Month: December 2001 (page 10 of 18)

Google has expanded their Usenet archive to include all of the posts from the past 20 years. Amazing.

Special Forces Captain Jason Amerine was inserted into southern Afghanistan all the way back on October 11 to assist Hamid Karzai in building up Pashtun resistance to the Taliban in the region. The WaPo has an interview with Captain Amerine, who was injured when an American bomb hit a group of US and Afghan soldiers, killing three Americans and an undetermined number of Afghans. The interview is basically an account of how Karzai established himself after returning to Afghanistan, built up an army, and eventually retook Kandahar. The whole story is really fascinating.

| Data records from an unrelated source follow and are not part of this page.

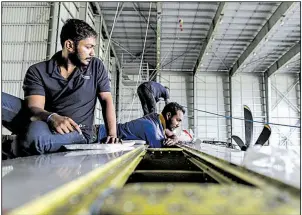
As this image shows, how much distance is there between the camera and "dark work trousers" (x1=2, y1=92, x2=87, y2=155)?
1.78 metres

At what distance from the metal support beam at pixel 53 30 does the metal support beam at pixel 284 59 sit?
10876mm

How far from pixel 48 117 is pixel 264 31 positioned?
472 inches

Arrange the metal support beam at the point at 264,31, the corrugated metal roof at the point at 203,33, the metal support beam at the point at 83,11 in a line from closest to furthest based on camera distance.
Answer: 1. the metal support beam at the point at 83,11
2. the metal support beam at the point at 264,31
3. the corrugated metal roof at the point at 203,33

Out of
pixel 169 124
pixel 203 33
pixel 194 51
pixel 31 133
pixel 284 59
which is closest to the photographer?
pixel 31 133

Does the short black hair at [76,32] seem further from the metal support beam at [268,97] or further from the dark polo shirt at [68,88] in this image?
the metal support beam at [268,97]

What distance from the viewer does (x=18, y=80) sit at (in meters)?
7.93

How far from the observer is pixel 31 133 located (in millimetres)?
1769

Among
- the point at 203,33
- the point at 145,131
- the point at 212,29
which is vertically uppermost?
the point at 203,33

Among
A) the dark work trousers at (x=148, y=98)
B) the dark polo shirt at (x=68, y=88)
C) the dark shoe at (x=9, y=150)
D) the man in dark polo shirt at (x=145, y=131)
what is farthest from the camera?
the dark work trousers at (x=148, y=98)

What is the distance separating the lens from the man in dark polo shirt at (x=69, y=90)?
2.12 m

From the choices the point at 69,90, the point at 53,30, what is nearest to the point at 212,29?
the point at 53,30

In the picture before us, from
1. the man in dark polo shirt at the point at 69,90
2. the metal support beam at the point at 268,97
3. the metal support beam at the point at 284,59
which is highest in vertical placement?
the metal support beam at the point at 284,59

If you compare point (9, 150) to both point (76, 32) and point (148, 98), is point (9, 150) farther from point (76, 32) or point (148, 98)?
point (148, 98)

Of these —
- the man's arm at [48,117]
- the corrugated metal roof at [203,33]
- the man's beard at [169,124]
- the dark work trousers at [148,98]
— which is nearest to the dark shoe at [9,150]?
the man's arm at [48,117]
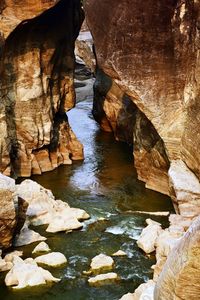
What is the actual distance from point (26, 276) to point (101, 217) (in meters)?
4.02

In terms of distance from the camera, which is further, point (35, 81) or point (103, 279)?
point (35, 81)

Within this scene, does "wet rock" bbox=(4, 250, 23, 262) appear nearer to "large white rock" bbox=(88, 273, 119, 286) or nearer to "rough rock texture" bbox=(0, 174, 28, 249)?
"rough rock texture" bbox=(0, 174, 28, 249)

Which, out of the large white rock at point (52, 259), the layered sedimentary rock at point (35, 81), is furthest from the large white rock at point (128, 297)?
the layered sedimentary rock at point (35, 81)

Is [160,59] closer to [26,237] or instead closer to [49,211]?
[49,211]

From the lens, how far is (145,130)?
17062mm

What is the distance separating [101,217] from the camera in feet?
48.4

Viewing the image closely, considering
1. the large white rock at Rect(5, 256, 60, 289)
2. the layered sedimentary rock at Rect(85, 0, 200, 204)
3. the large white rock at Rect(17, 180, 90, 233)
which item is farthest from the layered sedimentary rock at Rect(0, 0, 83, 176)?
the large white rock at Rect(5, 256, 60, 289)

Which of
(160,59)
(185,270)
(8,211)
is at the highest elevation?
(160,59)

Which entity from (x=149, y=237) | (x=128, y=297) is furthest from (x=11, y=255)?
(x=128, y=297)

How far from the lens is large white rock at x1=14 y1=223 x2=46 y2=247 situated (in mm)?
13086

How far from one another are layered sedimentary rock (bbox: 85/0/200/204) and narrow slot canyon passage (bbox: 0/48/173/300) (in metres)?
1.83

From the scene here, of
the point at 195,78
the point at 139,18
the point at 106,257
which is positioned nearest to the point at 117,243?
the point at 106,257

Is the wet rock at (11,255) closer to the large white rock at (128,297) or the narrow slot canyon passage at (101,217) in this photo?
the narrow slot canyon passage at (101,217)

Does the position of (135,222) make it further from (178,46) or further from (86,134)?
(86,134)
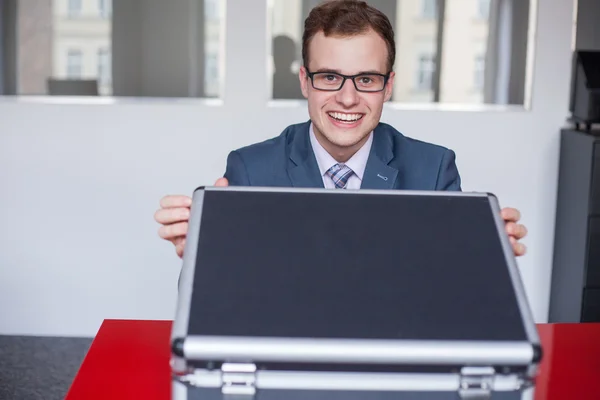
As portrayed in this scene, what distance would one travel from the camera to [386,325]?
2.91 ft

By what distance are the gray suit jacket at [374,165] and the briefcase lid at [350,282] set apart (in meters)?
0.98

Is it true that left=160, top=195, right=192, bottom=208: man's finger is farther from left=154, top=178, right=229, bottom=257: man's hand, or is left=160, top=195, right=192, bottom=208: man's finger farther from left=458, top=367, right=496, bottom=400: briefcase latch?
left=458, top=367, right=496, bottom=400: briefcase latch

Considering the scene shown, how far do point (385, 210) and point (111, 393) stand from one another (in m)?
0.57

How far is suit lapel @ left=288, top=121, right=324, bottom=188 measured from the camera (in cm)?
208

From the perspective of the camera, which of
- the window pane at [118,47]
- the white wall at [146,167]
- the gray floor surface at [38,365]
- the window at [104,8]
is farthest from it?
the window at [104,8]

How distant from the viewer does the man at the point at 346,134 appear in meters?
1.97

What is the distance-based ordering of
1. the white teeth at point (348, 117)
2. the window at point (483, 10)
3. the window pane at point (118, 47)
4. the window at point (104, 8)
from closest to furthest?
the white teeth at point (348, 117) < the window pane at point (118, 47) < the window at point (483, 10) < the window at point (104, 8)

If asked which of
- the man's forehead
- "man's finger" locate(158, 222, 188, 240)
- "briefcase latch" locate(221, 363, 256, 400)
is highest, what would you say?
the man's forehead

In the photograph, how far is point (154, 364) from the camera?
1.46m

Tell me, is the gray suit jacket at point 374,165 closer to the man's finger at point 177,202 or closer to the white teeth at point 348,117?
the white teeth at point 348,117

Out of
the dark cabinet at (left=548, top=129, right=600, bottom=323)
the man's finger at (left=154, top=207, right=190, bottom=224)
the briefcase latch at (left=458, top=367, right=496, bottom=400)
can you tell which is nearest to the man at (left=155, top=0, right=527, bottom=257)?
the man's finger at (left=154, top=207, right=190, bottom=224)

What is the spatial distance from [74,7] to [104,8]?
0.73 feet

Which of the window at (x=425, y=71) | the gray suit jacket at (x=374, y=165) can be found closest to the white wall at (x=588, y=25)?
the window at (x=425, y=71)

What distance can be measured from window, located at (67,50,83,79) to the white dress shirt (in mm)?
3788
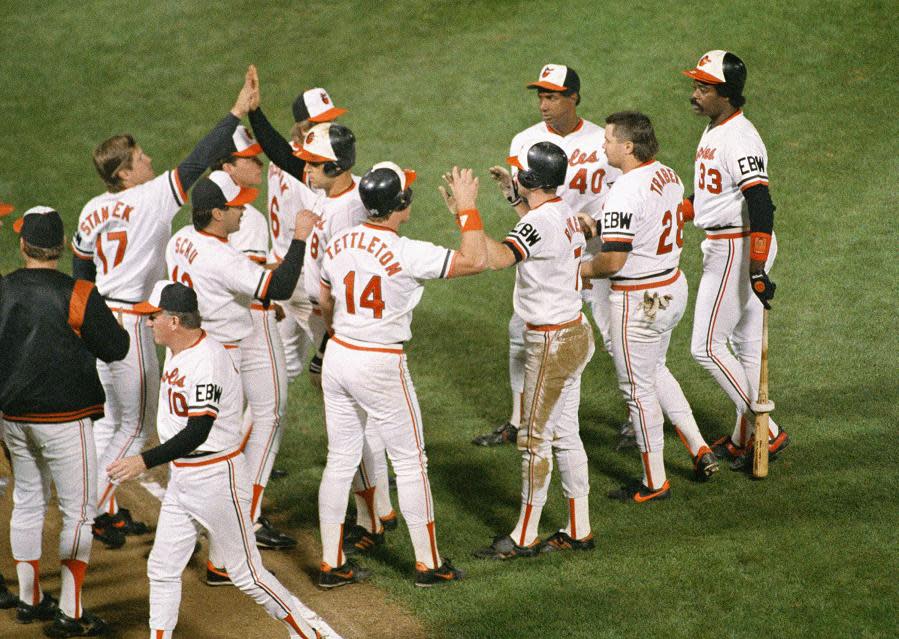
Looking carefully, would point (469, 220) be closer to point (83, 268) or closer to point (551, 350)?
point (551, 350)

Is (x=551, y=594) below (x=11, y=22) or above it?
below

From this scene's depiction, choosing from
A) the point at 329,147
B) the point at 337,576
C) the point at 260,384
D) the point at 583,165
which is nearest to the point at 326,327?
the point at 260,384

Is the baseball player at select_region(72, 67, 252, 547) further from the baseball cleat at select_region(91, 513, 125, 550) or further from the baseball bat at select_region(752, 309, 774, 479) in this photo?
the baseball bat at select_region(752, 309, 774, 479)

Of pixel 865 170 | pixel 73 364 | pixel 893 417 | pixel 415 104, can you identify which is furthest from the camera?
pixel 415 104

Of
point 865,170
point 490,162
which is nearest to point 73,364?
point 490,162

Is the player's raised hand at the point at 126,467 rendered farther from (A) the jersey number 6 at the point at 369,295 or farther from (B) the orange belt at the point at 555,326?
(B) the orange belt at the point at 555,326

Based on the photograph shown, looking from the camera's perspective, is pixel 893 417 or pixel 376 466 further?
pixel 893 417

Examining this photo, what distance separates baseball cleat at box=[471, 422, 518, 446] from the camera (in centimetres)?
744

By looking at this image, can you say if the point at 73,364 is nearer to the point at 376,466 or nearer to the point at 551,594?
the point at 376,466

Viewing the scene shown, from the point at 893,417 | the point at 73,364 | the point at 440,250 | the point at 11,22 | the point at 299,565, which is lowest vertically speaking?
the point at 299,565

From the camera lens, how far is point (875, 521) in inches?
235

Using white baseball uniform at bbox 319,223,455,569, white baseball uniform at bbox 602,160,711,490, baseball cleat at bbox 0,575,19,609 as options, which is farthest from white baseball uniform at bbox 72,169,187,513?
white baseball uniform at bbox 602,160,711,490

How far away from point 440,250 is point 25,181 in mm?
8048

The most gripping part of the story is his recounting of the battle for Tarin Kot:

Soon there was word of a challenge. “We got a warning that the Taliban had launched a massive group of people north who had left Kandahar to retake Tarin Kot,” said Amerine, who recalled becoming immediately edgy, particularly because the Afghans wanted to take time to eat before preparing for battle.

After US aircraft destroyed the convoy …

About 10 or 12 Taliban fighters were captured while maneuvering on the eastern side of the town. They later revealed that their orders were not only to retake the town but to slaughter some residents, including women and children, to make an example of the rebels. “We saved that town,” said Amerine, calling it his proudest moment.

“When we turned back that convoy, the high religious heads came over to Hamid’s headquarters . . . and said if the Americans weren’t here, we’d all be dead now,” Amerine recalled. “Basically from that point on, our relationship was solid with the Pashtun tribes. Hamid told me word spread all the way down to around Kandahar.”

Damn straight.

Paul Krugman says that the spectacular failures of Enron and Argentina’s money policy demonstrate that extreme laissez faire systems are not the panacea that libertarians make them out to be.

Despite the fact that the Friendship Bridge between Uzbekistan and Afghanistan was reopened on Saturday, aid shipments still aren’t making it into the country, or aren’t being distributed effectively. The 9,000 tons of food and supplies that were delivered by the train that crossed the bridge in the ceremony on Saturday are still held up on the Afghanistan side of the border, and no aid shipments have made it across since then. Aid deliveries have been confounded by bureaucratic snafus at the border crossing, and a general lack of security around the country.

Tom Daschle Isn’t the Problem: the New York Times defends Tom Daschle in an editorial today. Now that Republicans don’t have Bill Clinton to smear any more (although they still take their swipes at him when they can), they have to settle for Tom Daschle. Running newspaper ads showing Daschle and Saddam Hussein side by side is utterly sleazy.

Salon Premium subscribers can read Scott Rosenberg’s response to conservatives blaming California liberalism for Johnny Jihadi running off to join the Taliban. You don’t have to be a statistician to know that a sample size of one is worthless, but that hasn’t stopped the professional axe grinders for screaming “I told you so” and blaming not only the kid’s parents, but pretty much everyone in California for the way he turned out. Kids go off the rails all the time (at least he didn’t blow away a bunch of students at his school) for all sorts of reasons, blaming a particular style of parenting is next to useless. That doesn’t excuse the flaky columnists who respond to Johnny’s Taliban adventure with a shrug and an “it’s all good,” of course, but that’s not I’m talking about.

I mentioned the MESA conference the other day, and pointed to a story about it in the American Prospect. The New Republic also has a dispatch from the conference that paints a different picture than the Prospect story.

Today, NPR had an obituary for Grady Martin, a Nashville guitarist who played on literally thousands of recordings. Any true fan of country music knows his work, but unfortunately, probably not by name. Here’s the obituary from the Nashville paper.

Joshua Michal Marshall has the goods on professional war monger Richard Perle.